La tercera década del siglo XXI debe ser recordada como aquella en la que Colombia cerró por fin el capítulo, con extensas páginas y breves interludios, de la violencia política sin caer en la trampa de una paz violenta. Desechar la persistente tradición de hacer política con armas y erradicar también estas de la vida cotidiana debe ser nuestra prioridad. La variedad de guerras que hoy plagan la geografía nacional es casi una anomalía en América Latina. El abigarrado conjunto de aproximadamente veinticinco grupos armados que asesina y destruye anhelos, comunidades y medios de vida y que incluye a las guerrillas del ELN y a las autodenominadas “Farc aún en armas” (disidencias de Iván Mordisco), además de la “Segunda Marquetalia” y toda suerte de bandas criminales, obliga al gobierno a buscar la paz y a brindar seguridad.
El acuerdo de paz con las Farc en 2016 llevó a que cerca de trece mil personas dejaran las armas, con lo cual, la violencia política se redujo significativamente.
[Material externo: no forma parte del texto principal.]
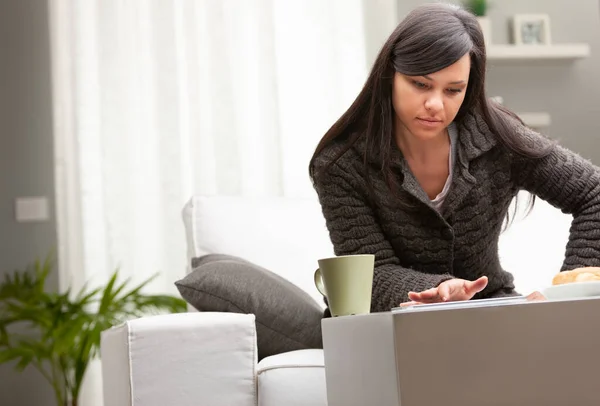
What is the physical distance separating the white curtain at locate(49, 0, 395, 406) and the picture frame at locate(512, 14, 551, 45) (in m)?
0.67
Según cifras oficiales, mientras en el quinquenio 2001-2005 hubo 3.571.182 víctimas del conflicto armado y en el 2011-2015 hubo 2.227.410, en el quinquenio 2016-2020 la cifra se redujo a 995.588 (55% menos con respecto al inmediatamente anterior). El acuerdo también generó expectativas sobre la transformación de la ruralidad y de la política mediante la apertura de opciones de vida en la legalidad, necesarias para asfixiar las posibilidades de reproducción de los grupos armados.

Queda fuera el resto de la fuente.